EXTRACT:
Gender-based violence is highlighted in several heartbreaking performances at the National Arts Festival, writes ANNA MAJAVU for New Frame.
The Fringe of the National Arts Festival is often where social ills and the many brutalities of life that working-class and impoverished people are forced to endure are reflected on stage.
This year, eight live performances on the fringe programme are centred on gender-based violence (GBV) themes. Produced mainly by grassroots collectives, these performances are rooted in real-life experiences of femicide, attacks on women and the most vulnerable in our society, and the effects of child abuse on men’s expression of patriarchy.
Healing trauma
Xa Bekutheni? was devised by the University of Fort Hare’s drama society following the brutal killing and dismemberment in August 2021 of final-year law student Nosicelo Mtebeni, whose boyfriend, Alutha Pasile, was sentenced to 25 years in prison in December 2021.
Xa Bekutheni’s writer and director is Yanga Mabetshe, 30, a first-year social science student at the university. Mabetshe explains that after Mtebeni’s death, Fort Hare created a new GBV policy. The play was devised as a contribution to this to extend awareness, heal the student body and create a story rooted in “a real-life trauma of GBV that we have experienced”.
The drama society often collaborates with the university’s GBV office. It has created several short plays on femicide and women and child abuse that have been performed to students on campus since March.
After the festival, the society will take the play to Mtebeni’s home town near Mthatha and plans to perform it in as many high schools and community centres as possible.
The beast inside
Like Xa Bekutheni?, the musical Bhuti is the Beast is drawn from experience. Writer and director Xabiso Zweni was galvanised into writing it after Sonwabisi Sonia Payi, 7, was raped and murdered on her way to a shop in New Brighton, Gqeberha, in 2016.
Zweni, the artistic director at Nelson Mandela Bay Theatre Complex, wrote the musical in 2019, but it played only once before Covid-19 put it on hold until this year’s festival.
The performance features a cast of 40 grade eight to 11 learners from schools in Walmer township, Gqeberha, where the play is set. The musical tells the story of two girls who go missing. It is a crushingly familiar tale featuring distraught parents whom police fob off when they ask for a search party. They receive support only from their neighbours.
The angry community gathers, demanding action from their ward councillor, who arrives late for the meeting dressed in a glittering sequined suit, symbolising the contempt many ruling party councillors have for their constituents.
The councillor immediately silences the waiting crowd and launches into well-worn excuses for his party’s failure to deliver promised houses before an aide quietly reminds him that the topic of the meeting is not housing delivery but missing children.

WORK TO BE COMPLETED:
Can you carry on the article about gender-based violence performances at the National Arts Festival from the point where it stops?

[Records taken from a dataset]

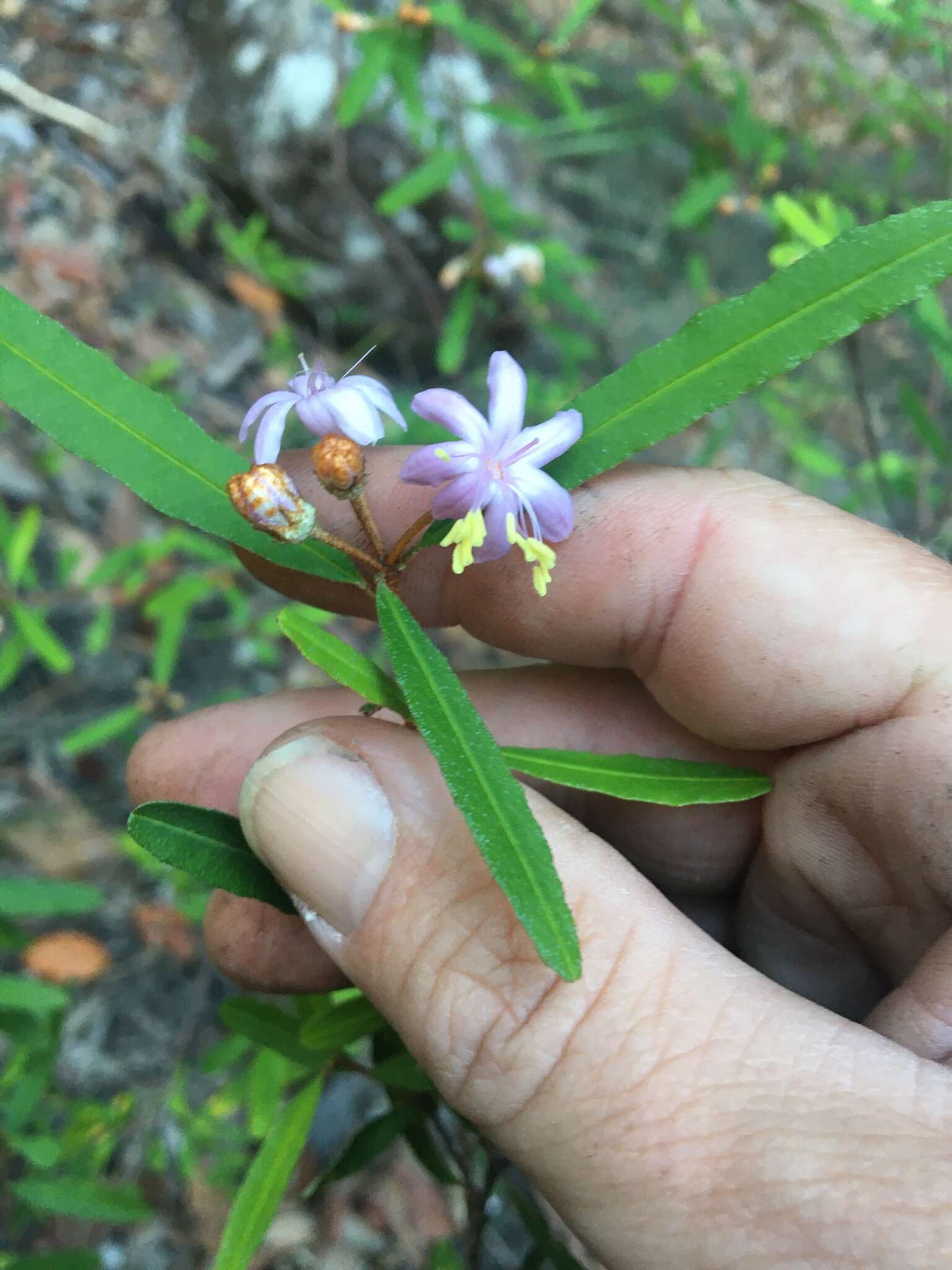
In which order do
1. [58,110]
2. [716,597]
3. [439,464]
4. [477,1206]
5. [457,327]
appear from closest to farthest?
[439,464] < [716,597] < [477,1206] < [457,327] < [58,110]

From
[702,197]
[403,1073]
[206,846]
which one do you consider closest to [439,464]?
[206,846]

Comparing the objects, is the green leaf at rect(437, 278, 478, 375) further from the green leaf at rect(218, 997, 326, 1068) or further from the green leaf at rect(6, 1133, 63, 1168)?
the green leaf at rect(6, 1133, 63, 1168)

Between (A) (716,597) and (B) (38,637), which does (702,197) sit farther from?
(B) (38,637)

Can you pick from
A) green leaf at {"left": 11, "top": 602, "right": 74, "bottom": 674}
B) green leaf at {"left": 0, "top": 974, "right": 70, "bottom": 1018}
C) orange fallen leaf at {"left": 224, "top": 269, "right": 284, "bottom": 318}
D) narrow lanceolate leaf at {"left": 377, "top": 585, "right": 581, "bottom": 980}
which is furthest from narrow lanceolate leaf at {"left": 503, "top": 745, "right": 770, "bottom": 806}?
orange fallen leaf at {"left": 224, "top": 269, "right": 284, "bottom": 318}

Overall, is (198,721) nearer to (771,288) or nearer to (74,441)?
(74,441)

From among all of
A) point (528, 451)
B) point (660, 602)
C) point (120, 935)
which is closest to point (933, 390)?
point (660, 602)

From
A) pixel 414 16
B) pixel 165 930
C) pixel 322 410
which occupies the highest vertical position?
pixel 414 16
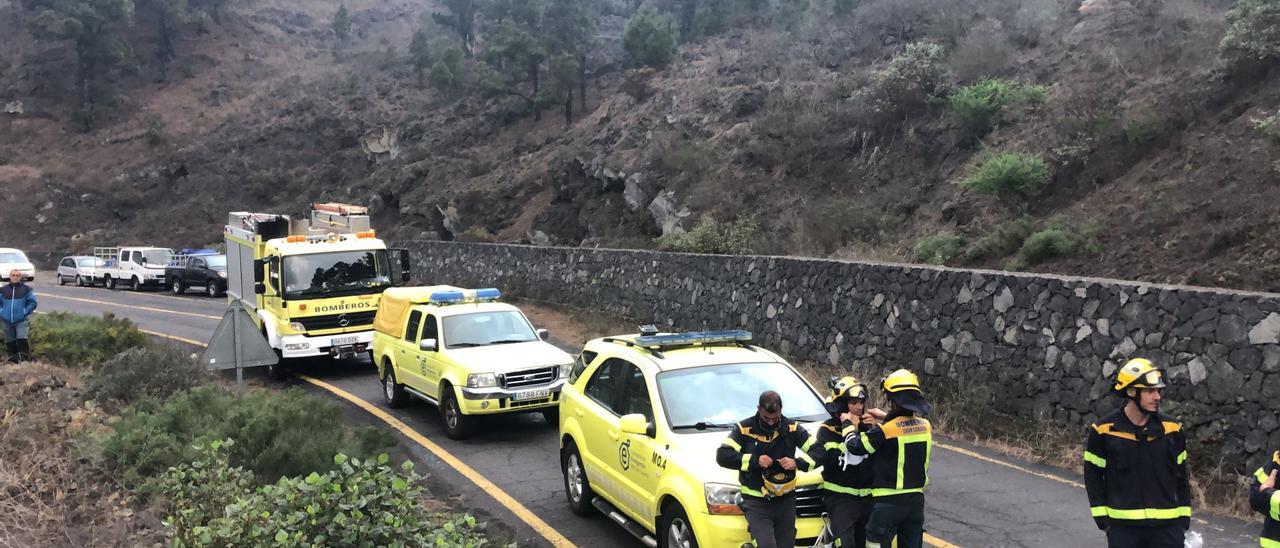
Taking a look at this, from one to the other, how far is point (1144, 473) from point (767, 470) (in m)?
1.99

==

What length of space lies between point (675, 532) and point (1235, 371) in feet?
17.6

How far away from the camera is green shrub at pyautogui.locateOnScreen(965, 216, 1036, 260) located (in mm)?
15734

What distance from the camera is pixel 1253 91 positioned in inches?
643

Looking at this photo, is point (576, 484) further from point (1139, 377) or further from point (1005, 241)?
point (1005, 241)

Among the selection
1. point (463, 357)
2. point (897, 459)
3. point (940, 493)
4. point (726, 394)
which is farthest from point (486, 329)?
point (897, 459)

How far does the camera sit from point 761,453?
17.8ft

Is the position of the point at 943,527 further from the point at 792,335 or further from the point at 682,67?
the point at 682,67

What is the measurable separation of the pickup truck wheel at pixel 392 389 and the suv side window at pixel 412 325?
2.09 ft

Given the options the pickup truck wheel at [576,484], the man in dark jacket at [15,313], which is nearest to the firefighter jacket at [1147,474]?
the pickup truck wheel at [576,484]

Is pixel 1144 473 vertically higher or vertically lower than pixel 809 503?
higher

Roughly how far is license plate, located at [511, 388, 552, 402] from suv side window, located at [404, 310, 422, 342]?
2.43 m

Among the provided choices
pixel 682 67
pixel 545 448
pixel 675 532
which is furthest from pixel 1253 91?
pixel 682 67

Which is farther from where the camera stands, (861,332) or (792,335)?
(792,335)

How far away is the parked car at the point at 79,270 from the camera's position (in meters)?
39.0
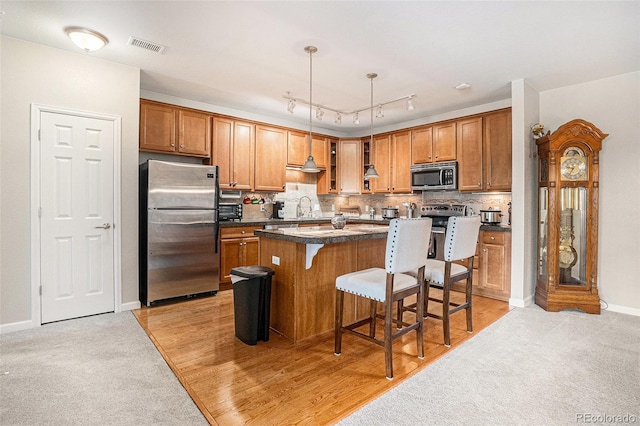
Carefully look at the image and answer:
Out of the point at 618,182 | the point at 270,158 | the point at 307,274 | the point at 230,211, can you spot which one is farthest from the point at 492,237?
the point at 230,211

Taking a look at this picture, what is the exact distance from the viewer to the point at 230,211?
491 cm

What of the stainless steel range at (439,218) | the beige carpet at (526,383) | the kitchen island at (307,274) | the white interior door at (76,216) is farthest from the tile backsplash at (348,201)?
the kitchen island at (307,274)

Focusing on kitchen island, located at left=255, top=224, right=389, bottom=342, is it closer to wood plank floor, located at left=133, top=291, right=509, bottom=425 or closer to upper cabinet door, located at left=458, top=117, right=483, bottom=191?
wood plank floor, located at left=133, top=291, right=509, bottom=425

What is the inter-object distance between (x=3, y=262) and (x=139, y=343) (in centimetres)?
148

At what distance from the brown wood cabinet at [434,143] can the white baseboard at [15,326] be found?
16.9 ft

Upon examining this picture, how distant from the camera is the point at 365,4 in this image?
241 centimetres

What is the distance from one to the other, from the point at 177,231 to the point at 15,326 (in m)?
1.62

==

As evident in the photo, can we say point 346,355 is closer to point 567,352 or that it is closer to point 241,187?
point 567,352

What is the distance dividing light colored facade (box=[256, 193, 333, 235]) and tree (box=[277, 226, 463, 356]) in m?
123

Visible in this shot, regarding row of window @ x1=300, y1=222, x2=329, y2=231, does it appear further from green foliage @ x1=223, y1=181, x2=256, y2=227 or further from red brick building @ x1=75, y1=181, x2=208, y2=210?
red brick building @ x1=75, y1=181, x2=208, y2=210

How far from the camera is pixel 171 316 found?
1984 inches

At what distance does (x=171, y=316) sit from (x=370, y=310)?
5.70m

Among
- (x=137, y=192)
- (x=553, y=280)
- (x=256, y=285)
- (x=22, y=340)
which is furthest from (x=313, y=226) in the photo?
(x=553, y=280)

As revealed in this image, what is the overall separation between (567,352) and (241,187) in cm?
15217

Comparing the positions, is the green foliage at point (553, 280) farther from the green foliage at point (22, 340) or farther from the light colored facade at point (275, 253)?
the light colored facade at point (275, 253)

OUTPUT:
Forced to take matters into their own hands, the community fails to realise that the kidnapper is the cousin of one of the missing girls and instead picks on a strange-looking male loner from the community – the beast – crucifying him.
“The beast also symbolises every other guy that stays within a community but does not do anything about the femicide or the children getting lost and killed. We always look outward, but we do not look inside to ask: am I the beast? Am I the perpetrator? How can I help and make things better? It is those close to us who abuse and rape,” says Zweni.
The cast of learners all work with the non-governmental organisation Masifunde Learner Development, which teaches drama, music and dance in Walmer. There they “find solace in a space where they can play and learn,” says Zweni.
The young players will soon begin working on a heartbreaking new musical production. Bele and the Flying Dragon is being devised in tribute to a fellow learner, Bele Mputhi, who was shot dead by gangsters in the area three weeks ago.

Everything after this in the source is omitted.